— Par Robert Lodimus —
Chapitre XI
LES DÉCÈS
Pauline et Francesca avaient repris leur périple en sens inverse pour retourner à La Roche. À pas mesurés, avec la lenteur d’une tortue ou d’un escargot – on aurait dit des chevaux qui avaient perdu leurs fers dans la montagne – elles foulaient le sentier sinueux et étroit, qui, vu d’en haut, s’apparentait à une corde de sisal déployée dans la forêt clairsemée, partiellement dégarnie de sa faune et de sa flore.
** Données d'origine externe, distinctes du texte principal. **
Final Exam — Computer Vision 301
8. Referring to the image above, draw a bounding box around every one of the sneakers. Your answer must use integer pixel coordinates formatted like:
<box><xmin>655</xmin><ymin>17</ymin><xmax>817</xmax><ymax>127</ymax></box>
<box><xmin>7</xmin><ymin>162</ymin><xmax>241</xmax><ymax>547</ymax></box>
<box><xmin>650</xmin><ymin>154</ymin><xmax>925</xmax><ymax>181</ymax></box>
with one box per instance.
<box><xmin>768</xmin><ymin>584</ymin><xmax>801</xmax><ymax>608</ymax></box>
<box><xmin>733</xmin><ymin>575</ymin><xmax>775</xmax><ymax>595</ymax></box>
Malgré tout, on pouvait entendre les bruits des battements d’ailes d’une petite colonie d’oiseaux effrayés par le rapprochement des voyageuses. Le handicap de Pauline ralentissait l’allure de la marche. Un soleil presque éteint, recouvert d’un voile transparent de pâleur, fouettait avec ses rayons tièdes la terre farineuse, étampée par les traces de pas presque effacées des caravanes rurales qui se déplaçaient quotidiennement de la paysannerie à la ville, de la ville à la paysannerie. Les aiguilles de l’horloge de la nature indiquaient les morceaux de temps qui s’évanouissaient les uns après les autres comme les vagues de la mer. Le message amphigourique du « bokor » troublait leurs mémoires comme les eaux d’une rivière agitées par un troupeau d’éléphants.